Two years later, with the Institute for Justice’s Scott Bullock, Chip Mellor, John Kramer and Dana Berliner guiding us in our successful grassroots campaign to gain public awareness about eminent domain abuse, our battle is over.  I knew nothing about waging this type of battle.  None of us did.  But IJ did.  IJ empowered our group to win what was considered a “can’t win” battle.  Without IJ’s guidance, wisdom, experience and resources, we could not have prevailed.  The leverage IJ brought to our cause cannot be overstated.  We would have been seen as “a bunch of nay sayers” had it not been for the real power and force IJ brought to our cause.

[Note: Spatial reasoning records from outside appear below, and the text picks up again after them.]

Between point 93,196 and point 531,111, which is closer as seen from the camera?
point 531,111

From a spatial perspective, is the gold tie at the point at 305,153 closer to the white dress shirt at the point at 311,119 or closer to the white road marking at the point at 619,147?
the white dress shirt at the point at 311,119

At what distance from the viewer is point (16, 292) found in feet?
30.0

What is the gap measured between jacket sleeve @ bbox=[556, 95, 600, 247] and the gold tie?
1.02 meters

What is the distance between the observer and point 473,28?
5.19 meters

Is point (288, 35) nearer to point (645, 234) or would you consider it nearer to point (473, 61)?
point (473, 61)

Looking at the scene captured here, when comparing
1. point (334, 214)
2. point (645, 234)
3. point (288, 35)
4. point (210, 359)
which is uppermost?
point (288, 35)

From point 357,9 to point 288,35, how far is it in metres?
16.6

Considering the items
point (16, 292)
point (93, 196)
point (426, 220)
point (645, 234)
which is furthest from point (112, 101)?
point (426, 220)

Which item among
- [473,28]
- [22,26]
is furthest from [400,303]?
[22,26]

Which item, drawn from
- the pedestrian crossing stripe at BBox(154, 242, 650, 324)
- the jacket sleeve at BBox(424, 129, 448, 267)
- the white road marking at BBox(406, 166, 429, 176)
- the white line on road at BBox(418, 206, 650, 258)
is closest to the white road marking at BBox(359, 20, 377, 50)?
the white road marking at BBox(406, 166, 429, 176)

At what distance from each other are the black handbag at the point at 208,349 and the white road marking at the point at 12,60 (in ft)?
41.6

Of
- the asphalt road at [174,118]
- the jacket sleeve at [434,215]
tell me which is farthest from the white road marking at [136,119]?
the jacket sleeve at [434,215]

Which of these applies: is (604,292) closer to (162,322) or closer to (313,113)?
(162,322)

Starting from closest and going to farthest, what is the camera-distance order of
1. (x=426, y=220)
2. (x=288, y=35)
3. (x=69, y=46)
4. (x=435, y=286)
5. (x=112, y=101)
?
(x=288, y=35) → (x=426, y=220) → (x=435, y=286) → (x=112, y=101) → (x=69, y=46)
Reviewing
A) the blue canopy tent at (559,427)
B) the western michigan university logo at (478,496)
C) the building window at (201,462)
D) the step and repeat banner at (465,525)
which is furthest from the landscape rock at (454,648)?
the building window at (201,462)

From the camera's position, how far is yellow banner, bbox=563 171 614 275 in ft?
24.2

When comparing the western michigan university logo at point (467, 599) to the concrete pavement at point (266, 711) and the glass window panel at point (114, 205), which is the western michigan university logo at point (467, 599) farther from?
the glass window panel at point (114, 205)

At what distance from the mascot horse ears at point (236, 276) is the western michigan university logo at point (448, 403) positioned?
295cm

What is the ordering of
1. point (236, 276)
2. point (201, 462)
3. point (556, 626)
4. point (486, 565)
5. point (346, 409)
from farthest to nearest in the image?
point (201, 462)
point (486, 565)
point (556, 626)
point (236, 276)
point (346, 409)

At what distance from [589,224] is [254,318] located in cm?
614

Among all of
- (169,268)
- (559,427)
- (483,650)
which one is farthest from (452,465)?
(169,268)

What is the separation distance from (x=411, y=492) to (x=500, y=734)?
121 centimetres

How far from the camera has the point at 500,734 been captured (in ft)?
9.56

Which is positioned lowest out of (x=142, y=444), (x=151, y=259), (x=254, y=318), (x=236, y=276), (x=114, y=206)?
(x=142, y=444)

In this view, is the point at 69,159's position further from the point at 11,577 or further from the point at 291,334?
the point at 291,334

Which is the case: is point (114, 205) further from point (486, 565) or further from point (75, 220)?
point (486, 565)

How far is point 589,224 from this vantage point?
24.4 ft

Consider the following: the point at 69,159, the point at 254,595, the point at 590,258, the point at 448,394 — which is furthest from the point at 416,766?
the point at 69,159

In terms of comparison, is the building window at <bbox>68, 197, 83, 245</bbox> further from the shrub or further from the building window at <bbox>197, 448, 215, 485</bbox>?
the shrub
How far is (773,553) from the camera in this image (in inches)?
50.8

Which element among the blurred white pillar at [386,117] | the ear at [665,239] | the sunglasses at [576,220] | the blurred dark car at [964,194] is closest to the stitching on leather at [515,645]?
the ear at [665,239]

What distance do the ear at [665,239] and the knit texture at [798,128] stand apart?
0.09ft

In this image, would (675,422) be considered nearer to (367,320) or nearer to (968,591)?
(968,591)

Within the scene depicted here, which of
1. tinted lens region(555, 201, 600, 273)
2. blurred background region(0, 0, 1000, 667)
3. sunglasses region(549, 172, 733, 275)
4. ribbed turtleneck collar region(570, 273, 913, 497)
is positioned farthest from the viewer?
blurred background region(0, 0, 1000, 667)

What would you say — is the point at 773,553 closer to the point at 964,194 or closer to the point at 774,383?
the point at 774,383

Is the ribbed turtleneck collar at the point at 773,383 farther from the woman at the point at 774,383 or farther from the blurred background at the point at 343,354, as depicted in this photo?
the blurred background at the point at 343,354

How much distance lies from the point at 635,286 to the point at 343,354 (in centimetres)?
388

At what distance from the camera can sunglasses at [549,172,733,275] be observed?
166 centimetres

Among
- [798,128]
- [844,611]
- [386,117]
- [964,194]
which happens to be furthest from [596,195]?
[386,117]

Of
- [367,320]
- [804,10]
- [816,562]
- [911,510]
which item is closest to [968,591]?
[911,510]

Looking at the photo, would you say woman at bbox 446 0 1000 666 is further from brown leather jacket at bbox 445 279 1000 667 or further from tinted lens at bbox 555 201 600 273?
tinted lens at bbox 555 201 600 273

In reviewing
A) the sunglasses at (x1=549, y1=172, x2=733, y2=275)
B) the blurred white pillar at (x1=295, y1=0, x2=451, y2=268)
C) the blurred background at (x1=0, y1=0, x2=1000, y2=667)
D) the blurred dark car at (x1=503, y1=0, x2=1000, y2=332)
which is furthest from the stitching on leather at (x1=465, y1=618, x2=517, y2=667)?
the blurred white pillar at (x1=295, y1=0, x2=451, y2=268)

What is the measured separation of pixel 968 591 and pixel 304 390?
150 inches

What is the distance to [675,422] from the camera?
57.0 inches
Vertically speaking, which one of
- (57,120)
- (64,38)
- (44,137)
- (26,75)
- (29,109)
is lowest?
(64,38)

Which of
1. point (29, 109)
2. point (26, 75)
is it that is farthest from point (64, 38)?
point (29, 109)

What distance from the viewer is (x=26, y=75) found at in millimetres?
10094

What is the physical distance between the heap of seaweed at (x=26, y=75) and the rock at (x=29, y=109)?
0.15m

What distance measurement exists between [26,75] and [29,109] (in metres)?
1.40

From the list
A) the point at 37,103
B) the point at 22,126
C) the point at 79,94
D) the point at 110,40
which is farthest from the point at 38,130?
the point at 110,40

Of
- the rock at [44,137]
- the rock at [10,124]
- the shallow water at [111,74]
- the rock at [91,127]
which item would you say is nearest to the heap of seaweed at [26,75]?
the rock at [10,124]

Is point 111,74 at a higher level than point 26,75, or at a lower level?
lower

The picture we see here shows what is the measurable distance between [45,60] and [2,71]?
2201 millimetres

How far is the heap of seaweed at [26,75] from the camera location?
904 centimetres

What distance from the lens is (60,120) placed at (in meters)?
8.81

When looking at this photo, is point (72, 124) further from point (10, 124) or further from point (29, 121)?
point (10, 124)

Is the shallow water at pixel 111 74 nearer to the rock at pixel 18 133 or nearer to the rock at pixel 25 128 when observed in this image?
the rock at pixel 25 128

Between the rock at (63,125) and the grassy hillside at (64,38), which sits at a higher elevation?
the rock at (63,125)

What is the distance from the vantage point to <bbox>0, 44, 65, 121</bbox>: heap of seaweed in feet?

The law may not have been tested in Pittsburgh, but the will of its people was.  IJ put us on top and sent a strong message to a mayor desiring reelection that his method won’t work here.  IJ’s staff and resources, put toward expert use, removed the threat and now have our mayor working with us, not against us.  Words alone cannot express the appreciation felt by the business and property owners, customers and citizens of our great city who did not want to see the soul ripped out of our center and replaced by a mall.

I, along with many here at ground zero, will never forget that in our hour of need, it was IJ who stepped up and stood with us, when many in the community, in fear of retribution, had abandoned us.  I shall fondly recall who, in these darkest and dimmest hours, gave us the hope to continue and armed us with the tools to succeed.  Thanks IJ.

President of Pittsburgh’s Golden Triangle Community Development Corporation Bernie Lynch worked with the Institute for Justice to successfully defend property owners against the City’s abusive use of eminent domain.